The overall risk of transmission from June 2020 through February 2021 was about 1 in 2,000, with a mean of 1 in 1,400 and a median of 1 in 2,250. Masks are no longer required for U. domestic passengers; in the study’s time period, airlines were commonly leaving middle seats open, which they are no longer doing; newer Covid-19 variants are more contagious than the virus during the study period. While those factors may increase the current risk, most people have received Covid-19 vaccinations since February 2021, which could lower today’s risk — though the precise impact of those vaccines against new variants is uncertain.

Still, the study does provide a general estimate of air travel safety concerning Covid-19 transmission and a methodology that can be applied to future studies. “The aim is to set out the facts,” says Arnold Barnett, a management professor at MIT and aviation risk expert co-author of a recent paper detailing the study’s results. All told, given about 204 million, domestic airline passengers from June 2020 through February 2021, the researchers estimate that about 100,000 cases of Covid-19 were transmitted on flights during that time.

The paper, “Covid-19 infection risk on U. domestic airlines,” appears online this month in the Health Care Management Science journal. An airline policy change spurred the current study about the transmission of the Covid-19 virus from early in the pandemic — Delta Air Lines started leaving open the middle seats on domestic flights to de-densify its planes, a practice that some other airlines followed for a while. To conduct the study, Barnett and Fleming amalgamated public health statistics about Covid-19 prevalence, data from peer-reviewed studies about Covid-19 contagion mechanisms, data about the spread of viruses on airlines generally and the spread of Covid-19 on international airlines, and some available industry data about seat-occupancy rates on domestic jet flights.

They then estimated transmission risks on domestic airlines through extensive modelling. The researchers used a two-hour flight for their estimates because that is about the average duration of a domestic flight. As their aeroplane settings, the scholars used a Boeing 737 and Airbus A320, workhorse planes in the U. with a single aisle, three seats on either side and typical capacities of about 175 passengers.

Most such planes have high-functioning HEPA air-purification systems, which help reduce the transmission risk of airborne illnesses. Using the prevalence of Covid-19 as a starting point and integrating airborne transmission data, Barnett and Fleming modelled what would likely happen on flights filled with various passenger loads.

Ultimately Barnett and Fleming did find a notable dropoff in transmission risk when planes have fewer people on them — whether having fewer passengers is due to lack of demand or because airlines were leaving middle seats open. While it is true that leaving middle seats open does not eliminate all proximity with all other passengers, it does reduce the extent of proximity with others and thus appears to lower the overall transmission risk.

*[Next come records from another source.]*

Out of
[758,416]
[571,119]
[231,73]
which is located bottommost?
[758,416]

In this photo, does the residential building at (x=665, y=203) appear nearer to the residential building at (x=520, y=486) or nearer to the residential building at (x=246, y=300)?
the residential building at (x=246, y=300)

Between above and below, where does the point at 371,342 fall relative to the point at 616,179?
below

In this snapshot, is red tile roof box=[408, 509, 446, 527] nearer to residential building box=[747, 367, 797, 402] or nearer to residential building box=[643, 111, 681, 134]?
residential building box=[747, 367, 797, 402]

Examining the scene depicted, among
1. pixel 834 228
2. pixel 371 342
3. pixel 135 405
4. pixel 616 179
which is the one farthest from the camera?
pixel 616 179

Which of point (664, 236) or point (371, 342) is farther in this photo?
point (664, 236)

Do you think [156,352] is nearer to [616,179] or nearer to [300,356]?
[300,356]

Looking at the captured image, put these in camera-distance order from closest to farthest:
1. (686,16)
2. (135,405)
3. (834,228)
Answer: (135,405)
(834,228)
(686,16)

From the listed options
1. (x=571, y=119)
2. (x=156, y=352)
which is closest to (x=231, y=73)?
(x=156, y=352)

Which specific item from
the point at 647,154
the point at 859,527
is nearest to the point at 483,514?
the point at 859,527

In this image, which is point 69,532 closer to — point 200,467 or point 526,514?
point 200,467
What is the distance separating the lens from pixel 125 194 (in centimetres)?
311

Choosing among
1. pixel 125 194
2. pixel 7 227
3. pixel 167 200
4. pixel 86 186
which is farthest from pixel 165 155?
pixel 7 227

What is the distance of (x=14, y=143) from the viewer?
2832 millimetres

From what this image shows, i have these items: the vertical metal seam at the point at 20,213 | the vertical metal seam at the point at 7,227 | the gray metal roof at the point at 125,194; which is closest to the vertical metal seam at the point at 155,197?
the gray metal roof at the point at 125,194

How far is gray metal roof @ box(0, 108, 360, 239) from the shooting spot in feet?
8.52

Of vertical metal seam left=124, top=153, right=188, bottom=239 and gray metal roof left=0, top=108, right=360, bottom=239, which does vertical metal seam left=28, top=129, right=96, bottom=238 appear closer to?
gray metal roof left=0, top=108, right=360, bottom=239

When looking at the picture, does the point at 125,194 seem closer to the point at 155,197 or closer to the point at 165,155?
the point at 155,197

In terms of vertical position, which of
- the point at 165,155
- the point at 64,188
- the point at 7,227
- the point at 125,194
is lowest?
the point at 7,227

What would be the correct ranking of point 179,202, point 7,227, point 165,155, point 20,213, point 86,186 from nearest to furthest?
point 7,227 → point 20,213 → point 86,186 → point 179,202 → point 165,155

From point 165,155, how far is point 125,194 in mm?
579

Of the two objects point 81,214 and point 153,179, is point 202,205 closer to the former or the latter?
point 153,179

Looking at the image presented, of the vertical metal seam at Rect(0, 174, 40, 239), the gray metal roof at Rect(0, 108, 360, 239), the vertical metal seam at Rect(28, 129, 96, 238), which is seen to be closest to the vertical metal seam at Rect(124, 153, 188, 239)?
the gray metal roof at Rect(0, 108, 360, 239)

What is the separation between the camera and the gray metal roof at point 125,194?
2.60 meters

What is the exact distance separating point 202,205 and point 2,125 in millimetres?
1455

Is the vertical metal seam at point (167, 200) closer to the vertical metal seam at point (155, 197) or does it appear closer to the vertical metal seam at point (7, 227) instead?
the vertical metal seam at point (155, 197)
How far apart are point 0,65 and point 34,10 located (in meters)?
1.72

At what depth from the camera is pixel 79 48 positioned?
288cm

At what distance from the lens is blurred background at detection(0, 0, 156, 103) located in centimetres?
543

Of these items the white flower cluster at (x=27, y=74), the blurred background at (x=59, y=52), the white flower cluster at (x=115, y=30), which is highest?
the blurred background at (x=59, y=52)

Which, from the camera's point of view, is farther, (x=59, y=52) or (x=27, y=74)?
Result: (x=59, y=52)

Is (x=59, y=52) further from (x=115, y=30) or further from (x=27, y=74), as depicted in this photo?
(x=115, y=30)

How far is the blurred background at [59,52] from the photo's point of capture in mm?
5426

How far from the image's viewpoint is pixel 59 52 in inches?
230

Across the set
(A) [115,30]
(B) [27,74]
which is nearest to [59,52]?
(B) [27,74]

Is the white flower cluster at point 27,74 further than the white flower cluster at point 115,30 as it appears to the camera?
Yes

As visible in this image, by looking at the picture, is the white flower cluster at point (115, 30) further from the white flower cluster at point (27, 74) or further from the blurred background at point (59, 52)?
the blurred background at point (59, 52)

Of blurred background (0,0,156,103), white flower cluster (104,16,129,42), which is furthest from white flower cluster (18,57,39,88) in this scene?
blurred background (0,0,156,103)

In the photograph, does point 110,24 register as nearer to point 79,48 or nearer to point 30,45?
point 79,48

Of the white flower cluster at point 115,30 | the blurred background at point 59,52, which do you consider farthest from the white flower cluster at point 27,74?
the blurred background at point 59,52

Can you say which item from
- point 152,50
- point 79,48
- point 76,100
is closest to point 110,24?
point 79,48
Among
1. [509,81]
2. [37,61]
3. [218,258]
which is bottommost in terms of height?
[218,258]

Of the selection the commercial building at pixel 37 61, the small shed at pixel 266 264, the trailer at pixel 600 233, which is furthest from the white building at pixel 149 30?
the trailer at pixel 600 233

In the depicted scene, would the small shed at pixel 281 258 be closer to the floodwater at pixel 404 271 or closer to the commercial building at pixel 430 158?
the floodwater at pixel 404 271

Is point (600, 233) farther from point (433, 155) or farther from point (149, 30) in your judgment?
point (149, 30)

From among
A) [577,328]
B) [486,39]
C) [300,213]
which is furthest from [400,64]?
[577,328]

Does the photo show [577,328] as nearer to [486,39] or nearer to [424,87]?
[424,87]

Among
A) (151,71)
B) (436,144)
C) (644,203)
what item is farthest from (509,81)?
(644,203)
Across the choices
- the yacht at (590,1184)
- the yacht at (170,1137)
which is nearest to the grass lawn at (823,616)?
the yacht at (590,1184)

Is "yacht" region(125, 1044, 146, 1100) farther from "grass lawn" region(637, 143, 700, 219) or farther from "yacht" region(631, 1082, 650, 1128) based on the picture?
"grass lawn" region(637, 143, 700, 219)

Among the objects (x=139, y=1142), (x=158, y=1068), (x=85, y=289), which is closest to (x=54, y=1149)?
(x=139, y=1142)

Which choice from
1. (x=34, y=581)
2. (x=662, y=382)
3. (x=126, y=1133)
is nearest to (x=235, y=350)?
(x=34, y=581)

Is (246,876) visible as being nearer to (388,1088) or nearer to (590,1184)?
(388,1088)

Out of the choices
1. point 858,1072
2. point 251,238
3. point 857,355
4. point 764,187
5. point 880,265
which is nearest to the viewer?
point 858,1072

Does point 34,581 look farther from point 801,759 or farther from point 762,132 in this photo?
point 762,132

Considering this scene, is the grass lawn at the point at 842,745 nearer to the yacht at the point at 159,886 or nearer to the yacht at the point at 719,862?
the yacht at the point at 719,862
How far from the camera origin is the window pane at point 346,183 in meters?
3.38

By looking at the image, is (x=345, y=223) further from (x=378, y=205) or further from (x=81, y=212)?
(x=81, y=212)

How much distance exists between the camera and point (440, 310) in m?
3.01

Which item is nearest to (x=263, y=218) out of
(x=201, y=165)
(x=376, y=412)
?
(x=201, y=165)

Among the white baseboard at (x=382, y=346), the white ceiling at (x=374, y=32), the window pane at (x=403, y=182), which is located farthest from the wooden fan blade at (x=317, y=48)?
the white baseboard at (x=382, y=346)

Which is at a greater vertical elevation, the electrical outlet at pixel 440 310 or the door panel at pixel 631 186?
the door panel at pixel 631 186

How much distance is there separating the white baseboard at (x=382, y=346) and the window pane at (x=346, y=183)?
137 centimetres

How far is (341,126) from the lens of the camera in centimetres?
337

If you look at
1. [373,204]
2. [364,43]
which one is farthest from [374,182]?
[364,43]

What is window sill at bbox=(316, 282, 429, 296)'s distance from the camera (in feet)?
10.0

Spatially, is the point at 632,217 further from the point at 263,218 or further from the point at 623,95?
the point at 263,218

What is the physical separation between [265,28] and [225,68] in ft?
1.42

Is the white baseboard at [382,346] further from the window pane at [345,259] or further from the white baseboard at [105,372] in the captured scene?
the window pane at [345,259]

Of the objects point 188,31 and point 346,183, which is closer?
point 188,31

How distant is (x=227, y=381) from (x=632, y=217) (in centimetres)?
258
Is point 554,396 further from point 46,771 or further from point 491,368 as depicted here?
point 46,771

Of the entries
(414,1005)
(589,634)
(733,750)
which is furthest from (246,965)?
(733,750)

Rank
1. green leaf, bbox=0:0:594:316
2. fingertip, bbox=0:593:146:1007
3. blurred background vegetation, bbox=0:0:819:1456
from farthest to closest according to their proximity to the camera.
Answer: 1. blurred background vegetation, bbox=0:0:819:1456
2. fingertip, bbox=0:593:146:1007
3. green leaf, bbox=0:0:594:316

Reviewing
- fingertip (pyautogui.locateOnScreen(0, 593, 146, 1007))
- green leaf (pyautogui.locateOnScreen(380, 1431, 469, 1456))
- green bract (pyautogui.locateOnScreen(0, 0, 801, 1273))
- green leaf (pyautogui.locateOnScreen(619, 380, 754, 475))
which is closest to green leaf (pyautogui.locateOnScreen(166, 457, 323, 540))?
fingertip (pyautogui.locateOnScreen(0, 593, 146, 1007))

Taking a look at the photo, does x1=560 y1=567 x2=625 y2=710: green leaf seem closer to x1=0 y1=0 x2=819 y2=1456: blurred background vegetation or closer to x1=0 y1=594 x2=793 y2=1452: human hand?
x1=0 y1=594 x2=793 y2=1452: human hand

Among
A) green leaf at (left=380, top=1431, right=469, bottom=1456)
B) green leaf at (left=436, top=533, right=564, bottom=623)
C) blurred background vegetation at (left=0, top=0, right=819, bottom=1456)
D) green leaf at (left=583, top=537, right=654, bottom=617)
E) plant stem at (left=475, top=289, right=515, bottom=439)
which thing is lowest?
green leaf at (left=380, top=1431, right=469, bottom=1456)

As Barnett readily notes, pandemic circumstances and airline policies keep evolving, meaning that their estimates for the 2020-2021 period in the study may not translate precisely to the summer of 2022.

Despite the availability of vaccines, he believes the reduced amount of masking, the more-crowded flights, and easy transmissibility of current variants all mean that risks could have increased. “If we were to estimate the chances of infection now, it could be considerably higher,” Barnett says. Still, he adds, the approach used in this paper could readily be adapted to updated studies about in-flight transmission risks for Covid-19 or other viruses. “Modeling like that presented here could help in assessing the changed situation, much as the general approach might help in connection with a future pandemic,” Barnett and Fleming write in the paper.